Savona ha sessantamila abitanti e grandi problemi che ne condizionano il futuro, a partire da quelle decine di migliaia di bitume che il progetto contestato vuole piazzare in porto, a trecento metri dal centro e a settecento dal Duomo. Ha incertezze non sciolte durante il regno Berruti, che pure sedeva alla destra di Dio nella prime Leopolde, essendo un fedelissimo del Matteo Nazionale, come quella del fatidico porto della Margonara, rispuntato dieci anni dopo con sentenza del Consiglio di Stato, quasi un pupazzo a molla dei giochi da bimbi.

Ha la centrale della Tirreno Power, chiusa dalla magistratura, la Bombardier sconfitta nelle gare internazionali, la piattaforma Maersk di Vado. Tutte insieme queste emergenze aspirano o aspirerebbero centinaia se non migliaia di posti di lavoro savonesi.

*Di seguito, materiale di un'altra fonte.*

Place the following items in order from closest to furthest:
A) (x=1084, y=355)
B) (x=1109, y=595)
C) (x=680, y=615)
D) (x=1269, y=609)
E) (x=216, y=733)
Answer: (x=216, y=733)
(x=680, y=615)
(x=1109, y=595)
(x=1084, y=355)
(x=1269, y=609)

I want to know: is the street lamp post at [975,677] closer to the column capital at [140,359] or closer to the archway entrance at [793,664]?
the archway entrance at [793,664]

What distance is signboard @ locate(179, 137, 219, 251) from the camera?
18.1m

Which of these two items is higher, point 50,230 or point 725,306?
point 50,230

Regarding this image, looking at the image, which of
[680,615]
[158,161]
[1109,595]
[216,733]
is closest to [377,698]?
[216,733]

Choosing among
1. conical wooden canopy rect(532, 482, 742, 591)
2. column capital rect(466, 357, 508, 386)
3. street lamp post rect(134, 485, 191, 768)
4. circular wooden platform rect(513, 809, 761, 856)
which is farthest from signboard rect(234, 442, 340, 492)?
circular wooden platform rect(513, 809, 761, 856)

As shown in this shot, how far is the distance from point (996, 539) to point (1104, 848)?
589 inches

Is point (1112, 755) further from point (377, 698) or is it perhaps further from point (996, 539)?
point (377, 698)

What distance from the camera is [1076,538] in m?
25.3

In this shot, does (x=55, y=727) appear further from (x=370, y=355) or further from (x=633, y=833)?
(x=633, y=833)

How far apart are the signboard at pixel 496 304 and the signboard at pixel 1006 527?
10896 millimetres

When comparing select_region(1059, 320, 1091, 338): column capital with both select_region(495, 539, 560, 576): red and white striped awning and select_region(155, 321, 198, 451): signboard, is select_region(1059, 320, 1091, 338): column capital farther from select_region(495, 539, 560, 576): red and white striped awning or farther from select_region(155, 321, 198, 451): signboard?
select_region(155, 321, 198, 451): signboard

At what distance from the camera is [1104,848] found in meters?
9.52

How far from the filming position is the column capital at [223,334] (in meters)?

Insomma, la febbre a Savona, in attesa del voto, è alta, anche se non tutti i temi sono formalmente nell'agenda del sindaco prossimo venturo. E' come se quel verdetto ne racchiudesse molti altri e non solo per la città di Savona, ma per i partiti, per quel che resta di loro, per le alleanze e quel che esse ancora rappresentano nei disfacimenti della politica. Occhio a Savona per capire la Liguria. Non distraetevi.